If it helps I am there raising my fists in the store....granted I don't necessarily want to give up bananas and mangoes, but really green beans????

i have barely put a spade in the ground, not sure how much "garden" i can do myself this year, so i am very thankful for my Amish neighbors and their "local flavor" that should be coming soon....

here is another laugh though, the girls and i went to town to get our passports done Saturday morning and drove past our local "farmers market", there was one lone person there, and from what i could see from the car she had tomatoes and pineapples...ummm, sure not local or in season, lol.

keep that dream up....and feel free to vent anytime!!!

Anonymous said...

To calm your sticker shock a bit, $100,000 per lot x 16 acres x 6 lots per acre = $9.6 million dollars.
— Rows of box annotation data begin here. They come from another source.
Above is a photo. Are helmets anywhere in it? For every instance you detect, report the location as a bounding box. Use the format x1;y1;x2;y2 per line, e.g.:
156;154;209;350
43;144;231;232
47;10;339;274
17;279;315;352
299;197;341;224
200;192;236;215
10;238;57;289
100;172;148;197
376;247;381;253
That's approximately what a developer would pay in a North East suburban area. For LOTS only, then add the value of the houses.

Makes $1.2 million seem like a bargain.

Nancy said...

Oh, to live the dream...wouldn't that be nice? The thing is the dream isn't easily attainable for the majority or maybe even the minority. I'd love to eat only local and only local. Unfortunately to make ends most families have to have 2 working parents. Years ago when people ate only what they produced at least one was home to tend to the garden/fields/orchard. A rarity now. As a kid we ate mostly local -- beef from our pasture, pork from our farm, chicken from our farm and oddles of veggies from the garden and apples/cherries from the orchard. Mom was home and worked like a dog all day during the spring and summer but we enjoyed the fruits of her labor well into the winter.

Carmen said...

Ugh! There must be gold...black liquid gold in the depths of that land! Ha! ; )
I hear your frustrations. I bought a bunch of strawberries at our local grocery and came home to discover that they were from Mexico. *sigh*
I think your post just gave me some motivation to get those $80 worth of seeds from Baker Creek started and ready for the garden.
Baby steps! ; )

funkisockmunki said...

I just got back from an unfamiliar grocery store, having had a similar experience. All the 'organic' was from far away places. I ended up buying one sad looking onion wrapped no less than three times in yellow "organic" tape. QFC is such a grotesque shopping center.

Can't wait to get moved and back to gardening and shopping at our co-op grocery, which will then be only 3 blocks away.